Plaintes et représentations d’un citoyen décrété passif aux citoyens décrétés actifs, (1790)
Par M. L’Ange
« Messieurs,
Vous allez procéder à l’élection de nouveaux représentants ; mais où sont vos frères ? (…) Quand l’univers retentit du sublime arrêté du 17 juin 1789 dans lequel l’Assemblée nationale reconnaît qu’à cette époque elle était déjà composée de représentants envoyés directement par les quatre-vingt-seizièmes au moins de la nation ! Quand le 4 août cette masse de députation accrue, complétée par les autres quatre centièmes, détruisit le régime fiscal, abolit les privilèges et décréta que les citoyens, sans distinction de naissance, pourraient être admis à tous les emplois et dignités ecclésiastiques, civils et militaires et que nulle profession n’emportera dérogeance ; Quand les représentants du peuple français déclarèrent que tous les hommes naissent et demeurent libres et égaux en droits (…) que l’exercice des droits naturels de chaque homme n’a de bornes que celles qui assurent aux autres membres de la société la jouissance des mêmes droits, que ces bornes ne peuvent être déterminées que par la loi, qui est l’expression de la volonté générale, que tous les citoyens ont droit de concourir personnellement, ou par leurs représentants à sa formation…

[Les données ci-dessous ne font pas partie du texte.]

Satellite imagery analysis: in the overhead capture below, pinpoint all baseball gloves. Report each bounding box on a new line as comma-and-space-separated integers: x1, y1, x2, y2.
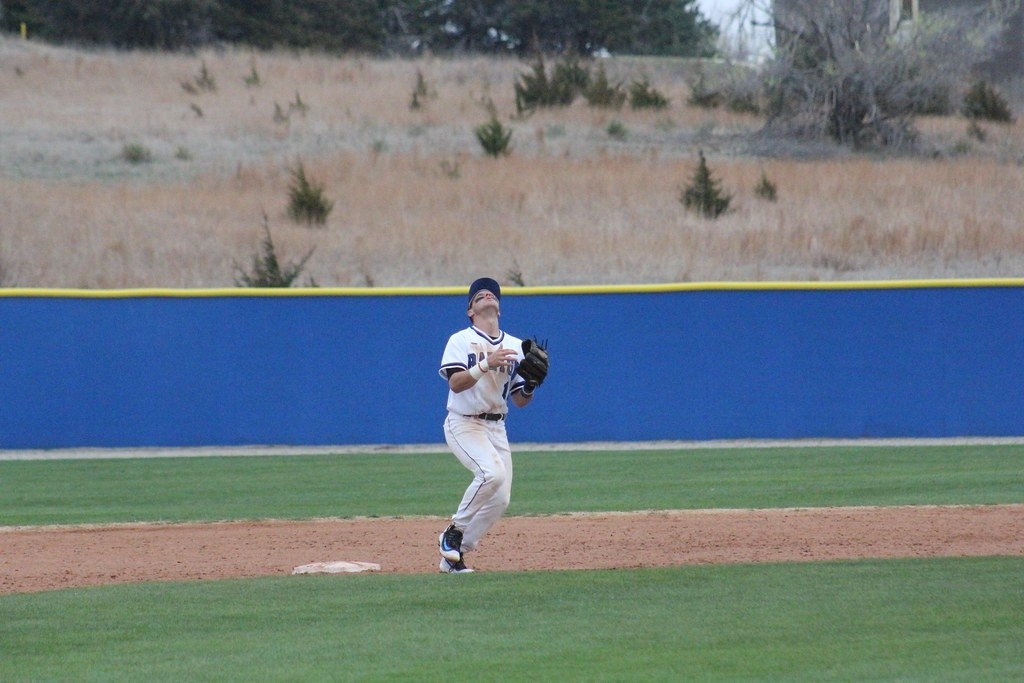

Enfin, quand ils reconnurent et déclarèrent que le principe de toute souveraineté réside essentiellement dans la nation, et que nul corps, nul individu ne peut exercer d’autorité qui n’en émane expressément, on ne doit pas s’attendre qu’ils tourneraient leur activité contre eux-mêmes, que retranchant une grande masse du souverain, divisant la nation, ils se réduiraient à n’en représenter que la moindre partie, que le pouvoir qui leur était confié leur servirait à ôter à leurs commettants le droit de le commettre et à les transformer en esclaves ou citoyens passifs ce qui est la même chose.
N’est-ce donc pas assez de restreindre la souveraineté de la nation au simple vote pour ses représentants?